Today, operatives-for-hire are influencing presidential elections, the news media, government policies and the fortunes of companies. They are also peering into our personal lives as never before, using off-the shelf technology to listen to our phone calls, monitor our emails, and decide what we see on social media. Private spying has never been cheaper and the business has never been more lucrative—just as its power has never been more pervasive.

Meier’s portrait of the private investigative world is fascinating and unsettling. He reveals the secret tactics that spies-for-hire use to con their targets, trade hacked and stolen documents, manipulate journalists and influence what we read and see.

Spooked is a fast-paced, disturbing and, at times, hilarious tour through the shadowlands of private spying and its inhabitants. Barry Meier draws on his journalistic expertise and unique access to sources to uncover the secrets private spies want to keep hidden.

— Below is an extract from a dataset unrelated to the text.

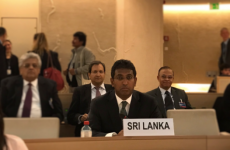 "HRC resolution: ""Participation' of foreign and Commonwealth judges"" is not a hybrid court, says Sri Lanka"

About the author: Barry Meier is a former New York Times reporter and a member of the Times’ team that won the 2017 Pulitzer Prize for International Reporting. He is also a two-time winner of the prestigious George Polk Award for Investigative Reporting and other professional honors. Prior to joining the Times in 1989, he worked for The Wall Street Journal and New York Newsday. Meier is the author of Pain Killer, which first chronicled the opioid epidemic through the story of OxyContin, the drug’s maker, Purdue Pharma, and the company’s secretive owners, the Sackler family.  He lives in New York City and Tyringham.